体は正直

 風邪もだいたい治ったろうということで、昼、勢いつけて太宗庵へ行き、肉うどんとご飯と温泉卵を頼んだ。
 ところが、半分も食わぬうちに体内から変な汗がどっと吹き出し、どうしても食べ切れず、大好物の肉うどんを初めて残した。お勘定の段になり女将さんにわけを話すと、女将さん「おやおや。そうですか。まだ本調子じゃないんですよ。気を付けてくださいよ」
 三日間寝てばっかりで小食だったのが、いきなり肉うどんとご飯と温泉卵では胃もびっくりということなのだろう。体は正直だ。

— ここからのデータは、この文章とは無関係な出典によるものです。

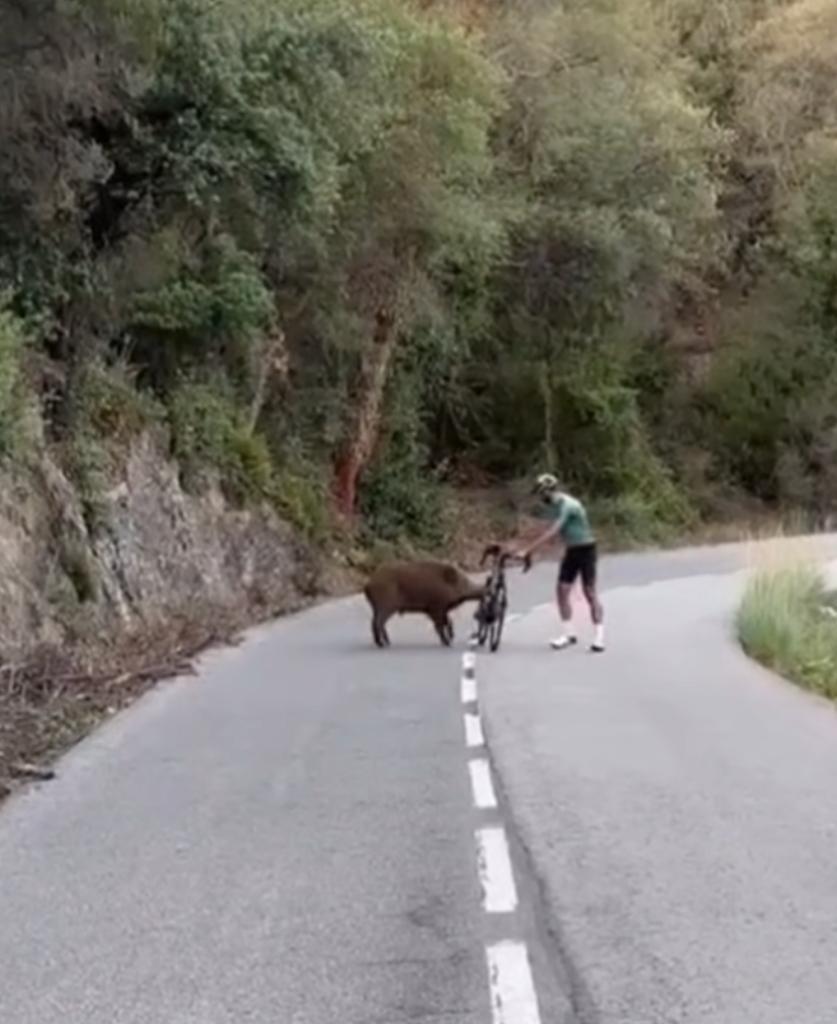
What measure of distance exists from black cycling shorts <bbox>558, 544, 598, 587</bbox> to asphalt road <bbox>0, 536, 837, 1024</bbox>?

 紅葉坂を上り、教育会館に戻ったら、玄関のところで会館の事務長に会った。会うなり「風邪ですか」と訊いてきた。わたしの顔がよほど青白かったのだろう。「気を付けてくださいよ。事務所のS、知ってるでしょ。昼飯食ったら戻しましてね。そいつはいけねえってんで、そのまま医者に行かせましたよ。今年の風邪は長引くそうですから、用心に越したことはないです」
 夜、ちょいと一杯ひっかけたら、これが美味かった。理由ははっきりしている。三日間、酒を一滴も飲まなかったからだ。体は正直だ。